There is a thread running through all of this that I keep pulling on. Each of these teardowns followed the same loop: carve the binary, map the agent's action surface, find the channel that holds the keys. That loop is mechanical enough to automate. The natural next step in this series is to stop doing reverse-engineering by hand and turn it into an agent of its own — one that takes a tool apart while I watch. That's where I'm headed next.

[^bun]: Bun compiles a JS project into a single native executable by appending the bundle as a Mach-O segment.
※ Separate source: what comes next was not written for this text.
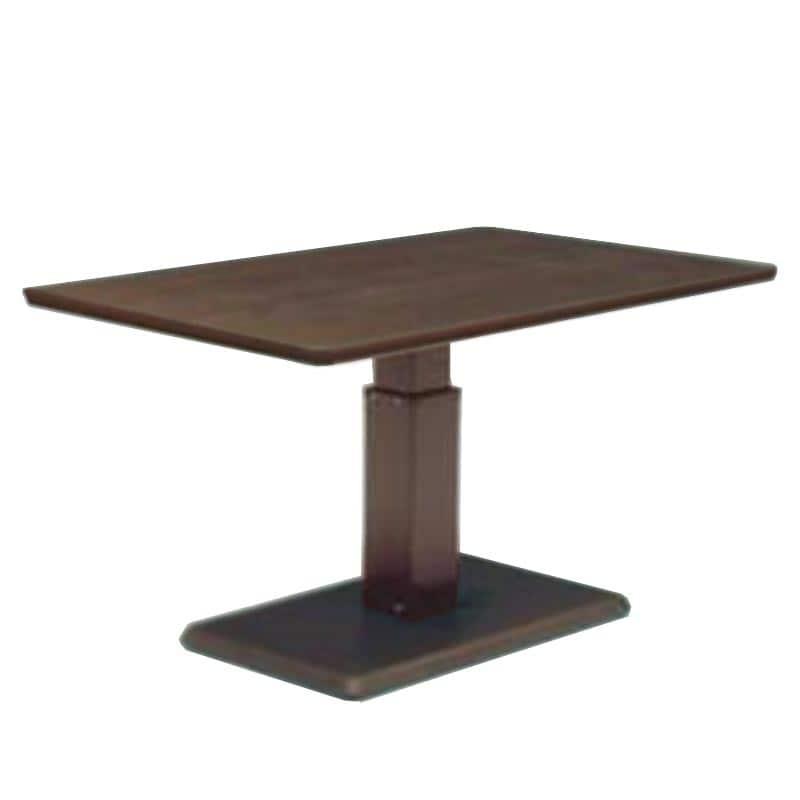 昇降テーブル ステップ120長方形H W(ODB)オークブラウン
Recovering it is a matter of locating __BUN,__bun (here at offset 60,243,968, 9,002,608 bytes) and carving it back out — the embedded bundle is an 8.6 MB minified VFS. [^osc]: Warp's zsh bootstrap defines them directly — DCS_START='\eP$', OSC_START='\e]9278;', OSC_RESET_GRID='\e]9279\a'. The grid/ANSI parser itself is a fork of Alacritty. [^sim]: Apple's first-party apps and frameworks ship unencrypted (cryptid 0) inside the iOS Simulator runtime that Xcode installs — no IPSW, no device, no jailbreak. It is a significant lowering of the bar for iOS reverse-engineering. [^post1]: "1,299 Security Tests Against a 350M Language Model" — the first post in this series. The tool-use authorization finding there was 55.2% vulnerable, with confused-deputy and hidden-call attacks at 100%.